A: The composite portfolio today, if we looked at it as if it were a single stock, has earnings growth of about 20% and we're paying about 20 times that. So it's about one times the growth rate for this year's earnings and it’s actually at a discount if we look out to 2004. Which brings up an interesting phenomenon and that namely is for the first time since the late mid to late 1980s, we're starting to see growth stocks trade at a parity to their growth rates or in a lot of cases discounts to their growth rates. We didn't see that throughout the 1990s. Companies traded many multiples of their growth rates. It wasn't unusual for technology companies to trade six times their growth rates.
Q: Once the momentum slows, the momentum investors get out.

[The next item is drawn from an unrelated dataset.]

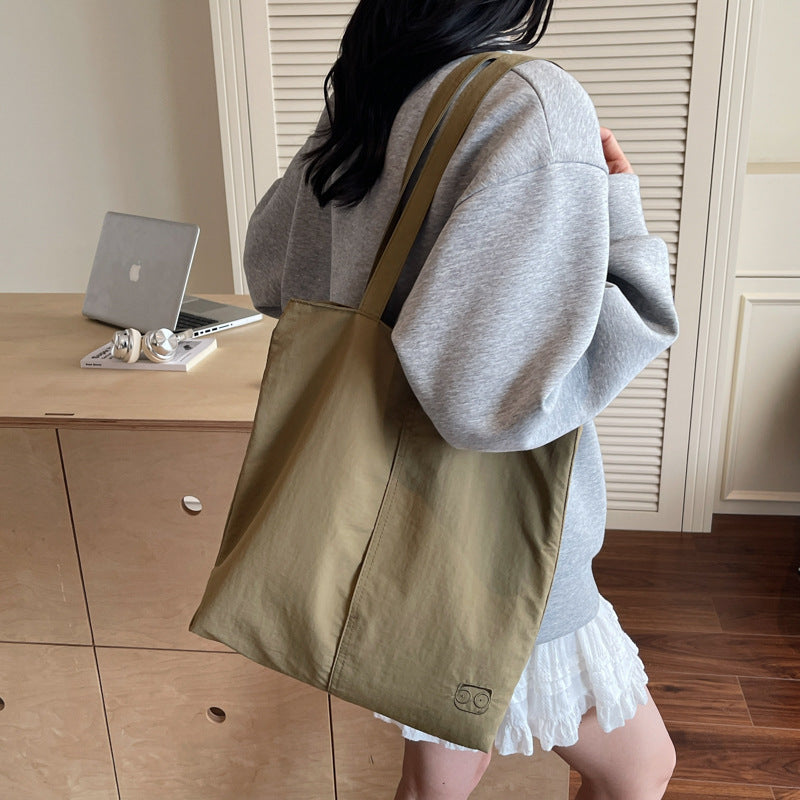 Damen Shopper-Tasche mit praktischem und geräumigem Design Nord Taschen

A: There are different types of momentum investors. There is price momentum and then there is operational momentum and they're very different. When we look at companies, we certainly would prefer that all of them could exhibit characteristics like that but we don't insist that they do. But what we do insist on is that they don't exhibit negative momentum, mainly if sales are slowing, margins are contracting and profitability is contracting, those are the companies we will disinvest in. We don’t need to have operating momentum but we can't have negative momentum. Sales growth doesn't have to be accelerating but it can’t be deteriorating.
Q: How often in market history does the growth rate equal one times the PE rates?

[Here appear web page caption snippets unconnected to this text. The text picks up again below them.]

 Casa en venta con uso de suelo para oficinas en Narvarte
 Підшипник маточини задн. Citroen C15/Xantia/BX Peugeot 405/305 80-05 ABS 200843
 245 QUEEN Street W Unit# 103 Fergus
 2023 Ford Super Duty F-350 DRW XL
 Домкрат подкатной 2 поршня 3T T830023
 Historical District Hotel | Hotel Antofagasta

A: That's a very interesting topic, both from an academic perspective, but also from a real life perspective. When I went to school, in basic finance, they always taught us it doesn't make mathematical sense to buy a stock with a PE greater than 20. You wouldn't have been able to invest throughout a very lengthy period of our history. The reason why that turned out to be not a rule to follow is we've had decades such as the 1990s and parts of the 1980s where there was exceptional growth and valuations followed. The way we look at valuations when we look at companies is valuation is what we look at last. Actually, one of the differentiating factors about our entire process is we separate company analysis from stock analysis. Value managers can be attracted by exceptionally low prices, sometimes. And, managers of growth and value can often time shy away from companies that have apparently high valuations. In many cases, we find valuations exist for a good reason. In other words, some stocks are cheap because they deserve to be and some stocks are expensive because they deserve to be. If your true objective is to find great businesses, you want to separate the valuation of that business to avoid the types of natural biases that valuation can create. What we do is look for businesses that have the characteristics that we're looking for. And when we find one, we look at valuation from the perspective of if there is something prohibitive about the valuation that would prevent us from making a profit in it? Is it overly expensive? Is it extended in price at this point in time? Can the growth of the company and the ability of the company to maintain the growth justify the valuation? We ask all those questions separately. We've found that to be a much better discipline rather than having particular thresholds that we' won't exceed. You can get into market environments where valuations are impacted by interest rates. All those things can impact valuations, and those things can often times be separate from the operating characteristics of the company.